At present, there have been no reported cases from the UAE Courts in relation to claims concerning the Labour Law and the Penal Code provisions (above) in the context of an employee’s alleged misuse of information obtained during the course of employment and stored on a LinkedIn account.
It therefore remains to be seen whether information stored on a LinkedIn account will be considered a “secret” and whether or not that phrase denotes a higher threshold of importance than merely “confidential”. This terminology difference is unlikely to be significant and is probably no more than an idiosyncrasy arising out of the translation of the original Arabic text prior to the more developed concept of “confidential information”.
Until there are rulings from the UAE Courts or the DIFC Courts, the position remains unclear. However, the following considerations are likely to be taken into account by the Court when reaching a decision:
- If the data is stored on a personal account, employers will find it more difficult to argue that the information belongs to them. Particular consideration should be applied to the account holder’s “linked” email address (i.e. whether the LinkedIn account was set up using a personal or work email address) and whether the employee has used a photograph commissioned and paid for by the employer when setting up his/her profile;
- If the information is specific to an individual client contact and is gained during the course of the employee’s employment, such as email addresses and direct dial telephone numbers, this would strengthen the employer’s position.

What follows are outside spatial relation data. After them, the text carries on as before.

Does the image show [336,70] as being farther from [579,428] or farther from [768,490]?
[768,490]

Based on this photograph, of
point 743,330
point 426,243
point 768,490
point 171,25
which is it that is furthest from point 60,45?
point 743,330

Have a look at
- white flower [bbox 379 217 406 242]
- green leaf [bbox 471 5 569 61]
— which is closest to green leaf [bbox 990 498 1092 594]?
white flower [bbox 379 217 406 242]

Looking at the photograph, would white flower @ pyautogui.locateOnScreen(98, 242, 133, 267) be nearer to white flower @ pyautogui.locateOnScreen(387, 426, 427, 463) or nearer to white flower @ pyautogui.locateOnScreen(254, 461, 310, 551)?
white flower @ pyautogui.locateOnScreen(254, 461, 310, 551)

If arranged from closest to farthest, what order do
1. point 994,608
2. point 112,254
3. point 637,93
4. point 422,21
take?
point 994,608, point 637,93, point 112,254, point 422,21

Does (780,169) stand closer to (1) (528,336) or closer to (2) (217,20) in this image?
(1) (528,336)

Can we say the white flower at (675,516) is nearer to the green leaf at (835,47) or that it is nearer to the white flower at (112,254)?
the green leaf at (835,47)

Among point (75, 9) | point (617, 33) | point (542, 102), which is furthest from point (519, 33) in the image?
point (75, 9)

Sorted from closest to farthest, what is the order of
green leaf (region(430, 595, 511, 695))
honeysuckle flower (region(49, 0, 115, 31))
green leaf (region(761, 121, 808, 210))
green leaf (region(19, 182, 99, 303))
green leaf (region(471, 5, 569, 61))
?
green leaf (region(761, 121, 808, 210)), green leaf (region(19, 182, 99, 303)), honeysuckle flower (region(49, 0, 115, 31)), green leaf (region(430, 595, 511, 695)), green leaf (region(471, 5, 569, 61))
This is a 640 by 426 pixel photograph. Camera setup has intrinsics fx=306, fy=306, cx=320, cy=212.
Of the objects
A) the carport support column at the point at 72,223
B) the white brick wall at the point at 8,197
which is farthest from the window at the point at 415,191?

- If the employee compiled his/her contacts from uploaded email addresses stored on the employer’s systems, or the employer can show that they provided the employee with business contacts and/or paid for a premium listing, a claim for ownership is likely to be more in the employer's favour.
The law in this area is rapidly evolving in order to (try to) keep pace with the reality of the modern business environment. Employers are increasingly introducing social media policies in order to govern the position of ownership of LinkedIn contacts as well as a multitude of other issues arising out of other social media platforms. Employers should also consider whether it is appropriate to introduce contractual provisions which (i) seek to prevent employees from dealing with or soliciting business from the employer’s customers after their employment ends or (ii) require that the employee deletes any business related contacts who have been added during the course of the employment.
This article, including any advice, commentary or recommendation herein, is provided on a complimentary basis without consideration of any specific objectives, circumstances or facts. It reflects the views of the writer which may, in some cases, differ from those of the firm, especially in the develop jurisdiction of the UAE.